• _Exercise requirements_
1. List every word or phrase that the microphone discussion puts inside quotation marks.
2. Answer these questions from the microphone discussion:
(a) Which frequencies does the proximity effect of a dynamic mic exaggerate?
(b) Why are most condenser mics sold these days electret?
(c) For what price can people buy the dynamic mics called "truly god awful" online?
3. Go on with the microphone discussion, starting after its final sentence.

• _Passage_

○ ○ ○ ○ ○

So the proximity effect of a dynamic mic exaggerates or accentuates bass frequencies, the more you “eat it” the more it’s accentuated. Do an A/B comparison and that lack of proximity effect from the condenser is what you perhaps hear as “tinny”, when it’s likely that it’s a more accurate capturing of the sound source, which is why they’re used in studios. That does not deny that accuracy can be less pleasing to the ear, especially if it’s your own voice!

That said a lot of cheaper condenser mic’s capsules can have a peak in the upper mid range - on the wrong type of female vocal this can make even a mellow female voice sound a bit shrill on the recording, depending on how bad the cheap condenser is and on the particular voice.

Then there’s the whole can of worms that’s “true condenser versus electret condenser” with the vast majority of condenser mic’s sold these days being electret because they’re so very much cheaper to make. While there are high-end electret mic’s, mostly they compare poorly to condenser mic’s with traditional externally polarised capsules. These tend to cost a LOT more money, (thousands of dollars) but are prized for having pretty much the exact same attributes you give dynamic mic’s ! :crazy_face:

I don’t know what you have heard but typically a decent quality dynamic mic costs about the same as a fairly low quality electret condenser - which leads to false comparisons being made, at least in terms of audio qualities. The discussion wasn’t about budget (which it perhaps should have been) but about differences that were supposedly inherent in a mic’s fundamental design - I immediately thought of the truly god awful dynamic mic’s people can and do buy for $20 and less online being imbued with “richness” !

○ ○ ○ ○ ○

• _Entries_
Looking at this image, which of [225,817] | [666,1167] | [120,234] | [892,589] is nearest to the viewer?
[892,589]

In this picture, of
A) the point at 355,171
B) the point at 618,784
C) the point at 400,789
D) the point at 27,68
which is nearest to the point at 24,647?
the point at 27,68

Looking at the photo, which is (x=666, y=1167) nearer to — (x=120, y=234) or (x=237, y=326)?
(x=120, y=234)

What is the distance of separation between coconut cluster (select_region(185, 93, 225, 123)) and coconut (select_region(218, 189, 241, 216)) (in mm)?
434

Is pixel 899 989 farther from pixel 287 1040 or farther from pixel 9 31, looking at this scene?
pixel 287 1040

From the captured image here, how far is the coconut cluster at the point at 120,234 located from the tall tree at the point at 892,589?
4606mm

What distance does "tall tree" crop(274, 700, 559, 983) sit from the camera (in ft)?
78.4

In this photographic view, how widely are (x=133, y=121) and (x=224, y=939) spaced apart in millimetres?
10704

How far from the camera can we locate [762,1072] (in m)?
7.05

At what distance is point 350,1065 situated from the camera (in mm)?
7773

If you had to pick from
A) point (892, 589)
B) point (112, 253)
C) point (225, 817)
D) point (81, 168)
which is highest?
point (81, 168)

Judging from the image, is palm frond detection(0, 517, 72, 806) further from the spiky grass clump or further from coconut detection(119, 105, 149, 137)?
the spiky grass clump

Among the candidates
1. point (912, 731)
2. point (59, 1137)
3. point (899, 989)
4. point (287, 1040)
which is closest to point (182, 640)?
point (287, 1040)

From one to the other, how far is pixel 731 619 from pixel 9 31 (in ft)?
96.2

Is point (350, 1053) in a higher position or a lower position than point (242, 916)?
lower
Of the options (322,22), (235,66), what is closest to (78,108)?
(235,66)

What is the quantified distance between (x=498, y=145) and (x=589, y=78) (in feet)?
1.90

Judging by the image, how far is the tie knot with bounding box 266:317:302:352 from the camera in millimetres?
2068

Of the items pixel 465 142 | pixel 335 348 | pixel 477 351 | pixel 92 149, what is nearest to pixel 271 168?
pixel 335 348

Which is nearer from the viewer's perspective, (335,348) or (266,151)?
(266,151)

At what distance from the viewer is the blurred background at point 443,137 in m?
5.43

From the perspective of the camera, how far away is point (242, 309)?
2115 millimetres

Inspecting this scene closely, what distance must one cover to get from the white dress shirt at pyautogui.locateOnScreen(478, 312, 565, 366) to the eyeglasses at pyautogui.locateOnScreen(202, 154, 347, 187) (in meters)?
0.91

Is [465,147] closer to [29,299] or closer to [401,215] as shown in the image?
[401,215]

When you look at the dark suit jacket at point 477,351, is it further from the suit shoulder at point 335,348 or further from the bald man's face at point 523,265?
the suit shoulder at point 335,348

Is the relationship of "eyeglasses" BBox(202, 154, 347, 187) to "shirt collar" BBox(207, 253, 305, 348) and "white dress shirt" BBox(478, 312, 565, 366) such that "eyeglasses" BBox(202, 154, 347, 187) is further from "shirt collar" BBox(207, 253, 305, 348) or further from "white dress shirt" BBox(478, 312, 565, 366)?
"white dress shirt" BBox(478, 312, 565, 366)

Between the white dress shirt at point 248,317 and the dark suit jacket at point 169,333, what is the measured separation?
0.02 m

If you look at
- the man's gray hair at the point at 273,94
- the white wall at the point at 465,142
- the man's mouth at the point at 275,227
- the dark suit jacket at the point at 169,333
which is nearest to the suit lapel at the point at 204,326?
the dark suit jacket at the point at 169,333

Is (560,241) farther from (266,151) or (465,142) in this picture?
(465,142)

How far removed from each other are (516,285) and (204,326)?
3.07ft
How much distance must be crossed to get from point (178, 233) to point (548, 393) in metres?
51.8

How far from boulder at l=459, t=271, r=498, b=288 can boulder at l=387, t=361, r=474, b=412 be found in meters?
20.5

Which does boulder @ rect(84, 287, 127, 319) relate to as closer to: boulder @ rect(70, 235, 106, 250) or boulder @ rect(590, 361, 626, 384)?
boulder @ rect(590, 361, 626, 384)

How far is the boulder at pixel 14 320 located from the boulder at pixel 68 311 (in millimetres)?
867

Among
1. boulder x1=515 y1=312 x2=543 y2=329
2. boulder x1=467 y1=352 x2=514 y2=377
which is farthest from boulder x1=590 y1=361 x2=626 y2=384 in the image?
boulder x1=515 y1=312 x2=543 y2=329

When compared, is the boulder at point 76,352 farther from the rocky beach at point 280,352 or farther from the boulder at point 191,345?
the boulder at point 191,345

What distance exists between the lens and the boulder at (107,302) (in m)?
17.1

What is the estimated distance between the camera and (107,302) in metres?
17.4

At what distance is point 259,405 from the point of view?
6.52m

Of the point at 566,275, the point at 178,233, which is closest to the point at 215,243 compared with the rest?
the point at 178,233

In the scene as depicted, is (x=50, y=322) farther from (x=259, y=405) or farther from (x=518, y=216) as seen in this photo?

○ ○ ○ ○ ○

• _Responses to the tasks_
1.
"eat it"
"tinny"
"true condenser versus electret condenser"
"richness"

2.
(a) Bass frequencies.
(b) They are so much cheaper to make.
(c) $20 and less.

3.
Ok so this is what you said, word for word as close as I can get it:
“If you get a dynamic microphone they’re much, much more rich - the sound is better in a dynamic and they have a better ability for the quality to be higher . . . however they also limit the range of distance that something can . . . and also the cone size is so tiny with a dynamic that you have to be basically eating the microphone for it to pick it up well.”

I think from the above you’ll maybe understand why I wrote what I did - you can’t tell people that a dynamic mic somehow inherently has a ‘better ability for the quality to be higher’ or that ‘they’re much, much more rich’ without expecting audio engineers to start metaphorically frothing at the mouth :wink:

Anyway I am sorry it came across as being overly critical especially in the context of people previously picking apart what’s been said after the event. I was genuinely trying to be helpful and explain what I thought of as a misunderstanding of what was being heard - god only knows it wasn’t the first and it won’t be the last time I hear this about dynamics - Shure are laughing all the way to the bank from the number of SM7B’s they’ve sold to podcasters :slight_smile:

1 Like

I’ve learned so much from this thread. Thank you for breaking this down for me. This was very interesting. I will spend a bit more time for replying to specifics later on. I have to finish preparing for TWIL but I just wanted to say thank you for such an in-depth reply to address this info. :+1:

1 Like

Not to confuse anymore but proximity effect is about pickup pattern, not whether the mic is dynamic or condenser types. A Cardioid pickup pattern on any mic will produce this effect. Proximity effect may be more perceptible in dynamic mics because the mass of the moving parts is larger and the lower frequencies just create more movement. Thus a biased sensitivity to low frequencies.

But the real, super nerdy, reason for PE is the design of the transducer, and whether it operates through pure pressure or pressure gradient. Blends of these two types create the pickup patterns we know and love. The latter type produces PE and the purest of pressure gradient patterns is actually Figure-8 (or bi-directional). The Figure-8 pattern is found in many condenser mics and, everyone’s favorite, Ribbon mics - which are considered the richest of the rich.

In modern times sound isolation trumps every good excuse to use Figure-8 and so Cardioid became the kind of PE, and by extension, dynamic mics because effectively ALL of them are Cardioid. They’re also cheap and robust and there’s just way more of them.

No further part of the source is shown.